Una settimana di allarmi. Il primo, di carattere metereologico, nel Nord America. New York, Boston e il Maine sono stati colpiti da una tempesta di neve, uno snowstorm, che il sindaco della Grande Mela ha definito “la più grande nevicata della storia”. In realtà i danni sono stati più contenuti del previsto, merito anche delle misure preventive adottate. Un insieme di meravigliose foto sui media nazionali, internazionali e su Instagram ha raccontato, più delle parole, la grande tempesta di neve di inizio 2015.
Un allarme di diverso tipo quello della Nigeria. Il gruppo di fanatici islamici di Boko Haram ha attaccato altri villaggi e rapito nuovi ostaggi. Sono stati invece liberati alcuni dei bambini rapiti a inizio gennaio dall’organizzazione terroristica. Chi è riuscito a fuggire trascorre la propria vita nei campi per rifugiati, in attesa che la furia di Boko Haram si sposti altrove, se mai questo accadrà.
Un allarme politico è quello che contraddistingue, invece, l’Europa. Il movimento della sinistra radicale greca, Syriza, guidata dal giovane Alexis Tsipras ha trionfato nelle elezioni di domenica scorsa. Una vittoria al grido di “no austerity” che fa tremare l’Europa e in particolare Angela Merkel. Tsipras, ha dichiarato guerra aperta alla Troika europea e ha promesso una ripresa economica della Grecia in tempi brevi per dimostrare che l’austerità è tutt’altro che la soluzione giusta.
Allarmi anche in Ucraina dove il conflitto tra filorussi e l’esercito ucraino si è riaperto. Solo il 29 gennaio sono morti 5 soldati ucraini. Il Consigli Europeo si è riunito e ha deciso di agire con nuove sanzioni alla Russia estendendo la “lista nera” dei privati russi che ricoprono un ruolo fondamentale nel finanziare i militari di Mosca contro Kiev. Adottate anche misure per reagire alla propaganda e alla contro informazione russa così da fornire i mezzi necessari per un’informazione di media indipendenti e democratici nella regione del Partenariato orientale.

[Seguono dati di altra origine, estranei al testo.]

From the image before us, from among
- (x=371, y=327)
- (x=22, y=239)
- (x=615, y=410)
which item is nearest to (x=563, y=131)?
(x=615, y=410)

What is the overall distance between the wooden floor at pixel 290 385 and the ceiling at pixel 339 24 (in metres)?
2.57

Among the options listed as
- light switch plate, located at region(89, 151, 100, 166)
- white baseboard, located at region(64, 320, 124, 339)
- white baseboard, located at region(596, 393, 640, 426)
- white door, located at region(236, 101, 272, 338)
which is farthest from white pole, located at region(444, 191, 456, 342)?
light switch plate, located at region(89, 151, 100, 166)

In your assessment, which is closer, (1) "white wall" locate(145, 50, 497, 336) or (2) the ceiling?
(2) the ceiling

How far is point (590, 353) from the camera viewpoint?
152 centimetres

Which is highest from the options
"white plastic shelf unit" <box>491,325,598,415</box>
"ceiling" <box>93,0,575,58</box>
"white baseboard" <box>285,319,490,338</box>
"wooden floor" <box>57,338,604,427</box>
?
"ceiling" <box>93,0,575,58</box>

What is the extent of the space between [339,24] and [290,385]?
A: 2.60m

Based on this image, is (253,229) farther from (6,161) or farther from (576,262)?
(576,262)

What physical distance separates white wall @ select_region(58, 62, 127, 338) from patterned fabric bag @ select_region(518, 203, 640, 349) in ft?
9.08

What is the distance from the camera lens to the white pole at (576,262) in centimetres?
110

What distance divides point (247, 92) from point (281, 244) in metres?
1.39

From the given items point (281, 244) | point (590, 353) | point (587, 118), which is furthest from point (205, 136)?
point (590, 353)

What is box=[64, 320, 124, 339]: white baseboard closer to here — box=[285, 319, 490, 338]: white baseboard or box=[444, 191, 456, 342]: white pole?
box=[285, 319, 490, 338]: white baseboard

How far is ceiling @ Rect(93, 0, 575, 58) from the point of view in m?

A Kobane l’emergenza è, questa volta, per l’Isis. Il 27 gennaio i loro avversari, i peshmerga curdi, hanno liberto la città siriana dai miliziani jihadisti dopo ben quattro mesi di combattimento e 1800 morti. Fra questi la maggior parte sarebbero combattenti dell’Isis aiutati dagli ormai noti foreign fighters. Arrivano, per sposare al causa della guerra santa, da Australia, Belgio, Francia e altre parti dell’Occidente. In Turchia migliaia di curdi sono scesi in strada per festeggiare la liberazione della città che ha rappresentato la resistenza del loro popolo. Il gesto non è stato gradito dal presidente Erdogan che ha ribadito di non volere che in Siria si proclami una regione autonoma curda come già successo in Iraq.
Infine, un’emergenza di stile. Michelle Obama, la first lady, ha commesso una gaffe a Riad, in Arabia Saudita, dove si trovava con il marito Barack Obama per omaggiare lo scomparso re Abdullah e conoscere il nuovo sovrano Salman. Pare che Michelle si sia dimenticata, o non abbia proprio voluto, coprirsi il capo come stabilito dalle leggi locali. Niente velo dunque, e per di più un bel vestito di un blu acceso. Altro errore, come sottolineano perentori i quotidiani arabi. Il paese è ancora in lutto e un abito nero e sobrio sarebbe stato decisamente meglio.